Saved entries

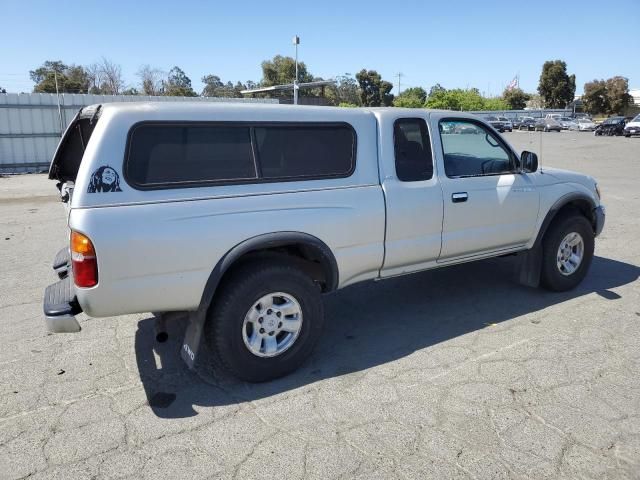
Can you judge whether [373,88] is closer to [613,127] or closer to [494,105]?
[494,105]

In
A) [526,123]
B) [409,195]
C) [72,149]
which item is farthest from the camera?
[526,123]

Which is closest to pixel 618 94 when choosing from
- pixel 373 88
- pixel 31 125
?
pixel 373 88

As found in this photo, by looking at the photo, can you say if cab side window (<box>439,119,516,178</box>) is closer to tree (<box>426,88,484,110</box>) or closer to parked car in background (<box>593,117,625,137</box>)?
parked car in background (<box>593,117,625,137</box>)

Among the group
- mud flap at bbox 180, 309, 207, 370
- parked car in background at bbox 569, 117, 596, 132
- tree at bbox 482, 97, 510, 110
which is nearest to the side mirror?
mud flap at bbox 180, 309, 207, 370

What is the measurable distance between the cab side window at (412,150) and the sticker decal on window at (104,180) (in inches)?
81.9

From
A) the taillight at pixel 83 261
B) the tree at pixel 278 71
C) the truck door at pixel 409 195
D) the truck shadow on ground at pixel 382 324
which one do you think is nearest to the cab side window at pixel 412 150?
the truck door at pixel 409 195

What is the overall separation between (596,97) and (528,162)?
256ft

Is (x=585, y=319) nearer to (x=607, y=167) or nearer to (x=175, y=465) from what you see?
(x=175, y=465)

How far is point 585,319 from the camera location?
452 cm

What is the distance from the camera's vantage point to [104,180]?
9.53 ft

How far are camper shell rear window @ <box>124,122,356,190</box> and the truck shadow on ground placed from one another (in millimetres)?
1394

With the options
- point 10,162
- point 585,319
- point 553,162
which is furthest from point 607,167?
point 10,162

*Given problem*
Can you reproduce the records from the line with "Is (x=585, y=319)" through the end of the records, changing "camera" to "viewer" and leaving all else unchanged?

*Written response*
Is (x=585, y=319) nearer to (x=607, y=167) or nearer to (x=175, y=465) from what you see?
(x=175, y=465)

How far is point 585,319 from the viewer location?
452 cm

What is the distance from the viewer's vantage point to [104,180]?
9.53 ft

How far are camper shell rear window @ <box>124,122,356,190</box> and the truck shadow on ground placed from one another (in millimetres)?
1394

With the options
- point 10,162
- point 585,319
- point 553,162
which is furthest from point 607,167?
point 10,162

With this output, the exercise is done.